Ciaran Kelly

Overall Research Interests:

Our group tries to engineer biology for real-world impact: from scalable synthetic metabolism to microbes for sustainable agriculture. We evolve and engineer plant growth promoting bacteria for more robust growth of crops in challenging climates, we engineer bacteria to produce important industrial pre-cursor chemicals through sustainable routes and we try to make the engineering of bacteria easier and more predictable through the development of tools for precise genetic regulation, the one-pot assembly of chimeric membrane proteins and through tools to accelerate evolution of strains.

Collaborations:

I am very keen to collaborate with companies on ways to engineer organisms for the reliable scaling-up of bioproduction, as well as companies interested in developing novel antimicrobial approaches using Synthetic Biology. Please get in touch at [email protected]

I was recruited to the Department as a Vice-Chancellor's Fellow in Molecular Biosciences in 2019.

To find out more about recent grant successes, current lab members, publications and exciting research projects, check out: kellysynbio.com.

Background:

As an undergraduate, I studied genetics at the University of Glasgow, and my Honours Project investigated the central genetic circuits controlling the plant circadian clock; research I continued after graduation in the evenings after work, eventually published in Science [14]. I was lucky to lead research expeditions to the Amazon basin in Ecuador in 2004 and 2005, and it was these trips that instilled my drive to combine genetics/DNA with environmental applications.

I obtained my PhD in Molecular Microbiology at the University of Dundee in 2013. My PhD thesis explored the use of synthetic biology for biohydrogen production in Escherichia coli.

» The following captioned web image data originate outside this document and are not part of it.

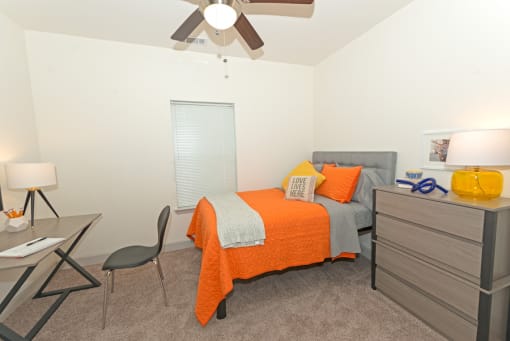 a bedroom with a bed and a ceiling fan at Midtown Sam Houston Apartments, Huntsville, TX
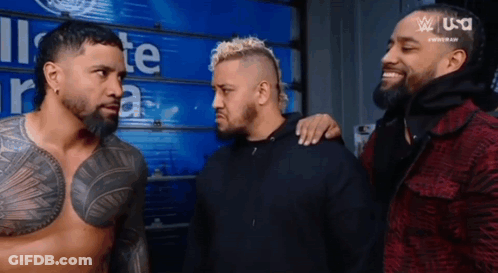 Group Of Men Standing By Blue Wall GIF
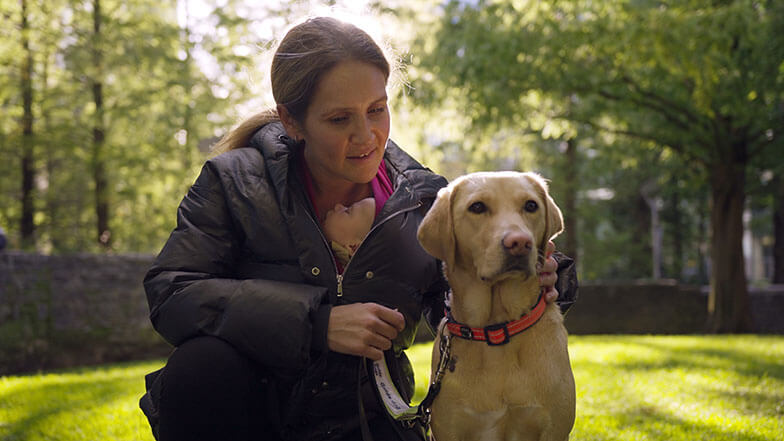 Guide dog owner Lorraine carrying her baby in a sling and crouched next to her yellow Labrador Retriever cross guide dog Theia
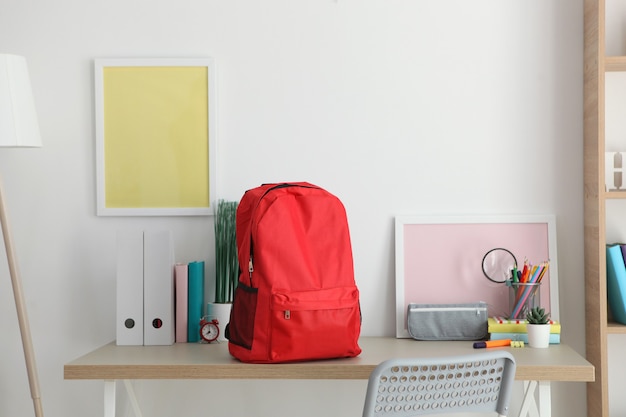 Sac à dos scolaire et papeterie dans une pièce lumineuse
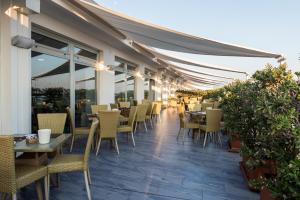a restaurant with tables and chairs on a patio at Barion Hotel & Congressi in Bari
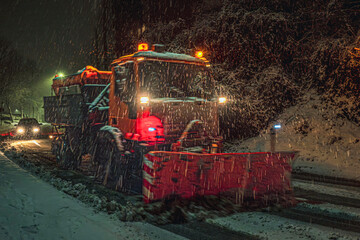 Snow plow truck working at night during snowfall. Illuminated winter street scene with vehicles and snowflakes.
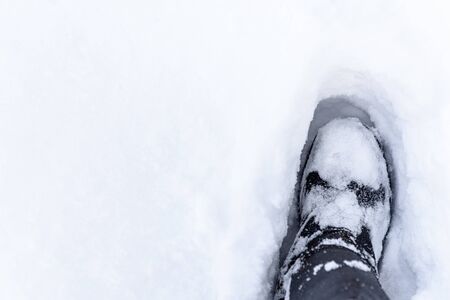 Boot in the snow. Footprint in the snow. White snow.の写真素材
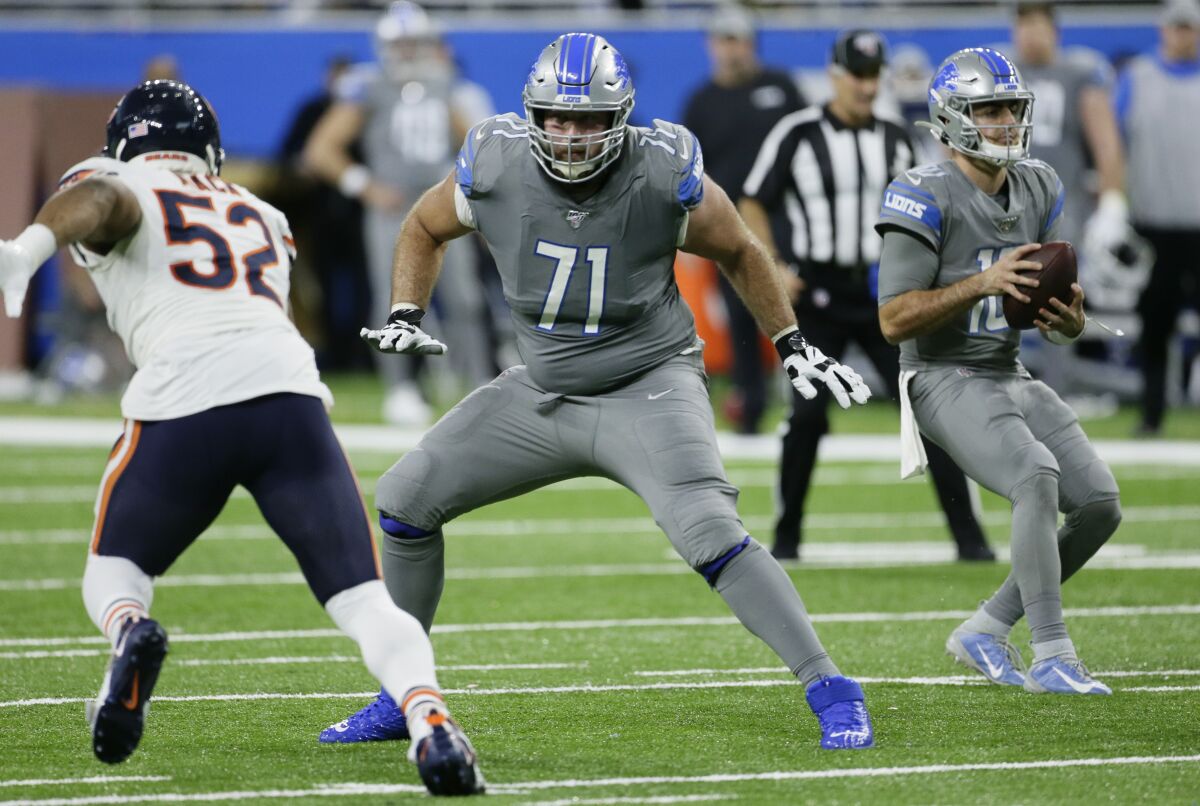 FILE - This Nov. 28, 2019, file photo shows Detroit Lions offensive tackle Rick Wagner (71) blocking for quarterback David Blough, right, against Chicago Bears outside linebacker Khalil Mack (52) during the second half of an NFL football game in Detroit. Wagner, now an offensive tackle for the Green Bay Packers, has a tough assignment as he returns to his home state. The West Allis native and former Wisconsin lineman is getting the first shot to emerge as Green Bay’s right tackle, a spot where Bryan Bulaga had been a fixture for a decade before signing with the Los Angeles Chargers. (AP Photo/Duane Burleson, File)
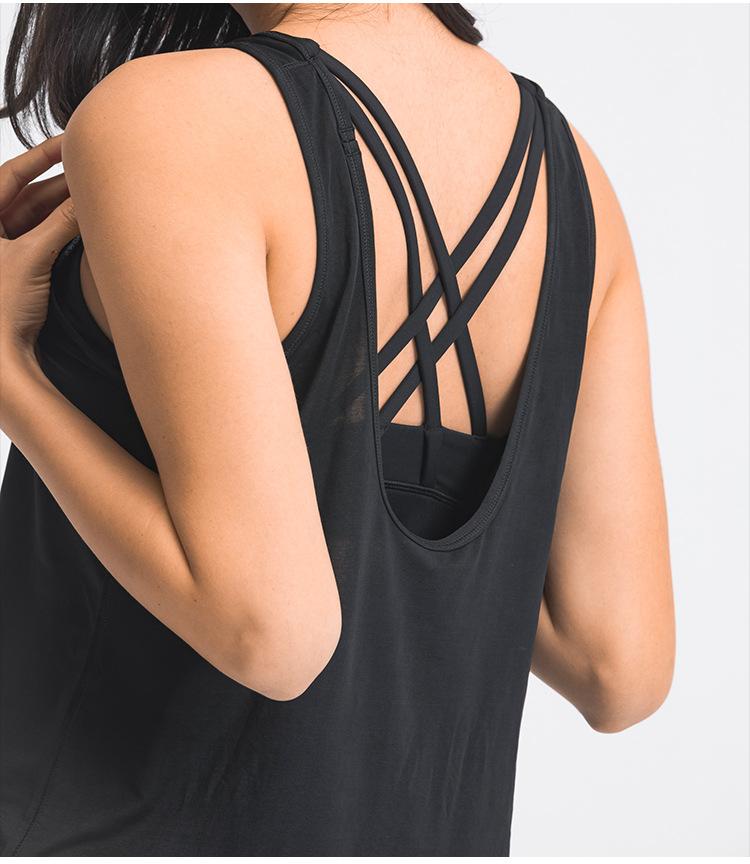 A stylish 2 in 1 loose U-back workout gym tank top for women, featuring a built-in bra, made from lightweight and breathable fabric, perfect for fitness activities.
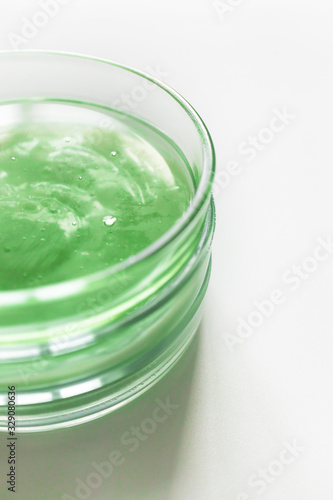 Transparent green shampoo or facial cleaner in glass petri dish on white background with selective focus, above. Concept natural organic cosmetic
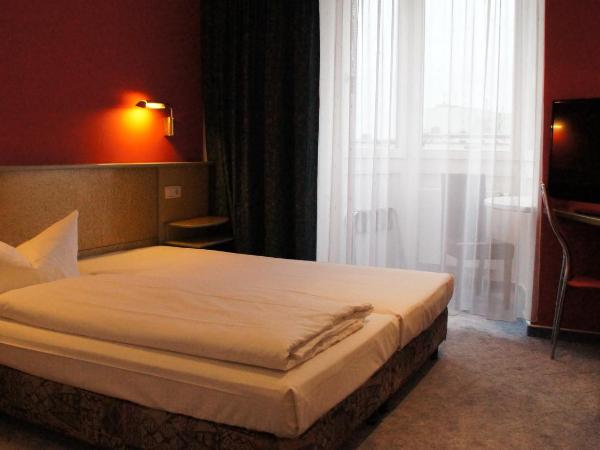 Hotel am Buschkrugpark : photo 1 de la chambre chambre simple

This involved the first successful integration of a complex bifurcating hydrogen--producing enzyme into the anaerobic metabolism of E. coli, the first evidence that a native E. coli hydrogen enzyme operated bidirectionally in vivo, and the first successful reengineering of the native hydrogen--producing enzyme of E. coli to accept electrons from other sources.

Following my PhD I focussed on learning and developing approaches and tools enabling predictable engineering of biological pathways and circuits. My postdoctoral experience included positions at the University of Oxford, Imperial College London and Newcastle University. This research focussed on the development of novel tools enabling precise, orthogonal control of gene expression in model and non-model organisms, synthetic metabolic engineering of photosynthetic bacteria for novel light-driven carbon fixation and the first use of engineered Hfq-associated small RNAs in synthetic negative-feedback circuits.